Task requirements ->
1: In the passage on metric learning and domain adaptation, shorten the paragraph beginning "The aim of domain adaptation methods" into a bulleted list that keeps its main facts.
2: According to the passage on metric learning and domain adaptation, learning the Mahalanobis matrix M can be replaced by learning which matrix?

Passage provided ->
______
3.2.1 Metric learning

In this section, we deal with learning a Mahalanobis distance metric for target domain, which is defined as follows:

$$ dist_{ij}=\sqrt{(\boldsymbol{{x}}_{i}-\boldsymbol{{x}}_{j})\boldsymbol{{M}} (\boldsymbol{{x}}_{i}-\boldsymbol{{x}}_{j})^{T}} $$

where x_i and x_j are the sample pairs, $\textit {\textbf {M}}\in \mathbb {R}^{d \times d}$ is a positive semi-definite matrix with d dimension, where it can be decomposed as M = A^TA in which $\textit {\textbf {A}}\in \mathbb {R}^{d \times d}$. Therefore, learning a Mahalanobis matrix M can be substituted by learning the matrix A. The aim of the first term of objective function is to minimize the propagation error of the learned metric specified as A, which is defined as follows:

$$ \mathnormal{r}(\boldsymbol{A})=\textit{tr}(\boldsymbol{A}^{T}\boldsymbol{A}) $$

(2)

where tr(.) denotes the trace of matrix.

3.2.2 Feature and distribution matching

The aim of domain adaptation methods is to reduce the distribution gap across domains. For this purpose, we need a data transition to latent space as well as transferring some intrinsic and geometric structure of samples and selecting some latent features that are useful for classification. In this way, we define φ(P_s,P_t) as follows:

$$ \mathnormal{\varphi}(\boldsymbol{P}_{s}, \boldsymbol{P}_{t})= (\boldsymbol{X}_{s}\boldsymbol{P}_{s}, \boldsymbol{X}_{t}\boldsymbol{P}_{t})_{\mathcal{H}}+(\boldsymbol{P}_{s}^{T}\boldsymbol{K}_{s}, \boldsymbol{P}_{t}^{T}\boldsymbol{K}_{t}) $$

(3)
______
Input data ->
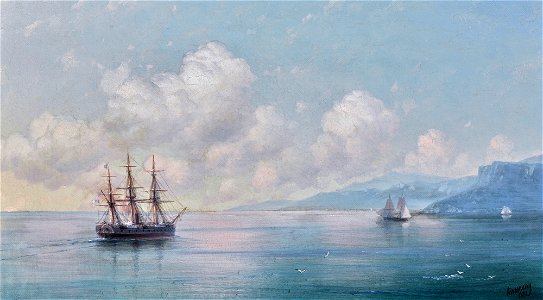 Ship off the Crimean Coast (Aivazovsky)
______
Completed exercise ->
1:
- Domain adaptation methods aim to reduce the distribution gap across domains.
- This requires moving the data into a latent space.
- It also requires transferring some intrinsic and geometric structure of the samples.
- It also requires selecting latent features that are useful for classification.
- For this purpose, φ(P_s,P_t) is defined.

2: The matrix A, since M can be decomposed as M = A^TA.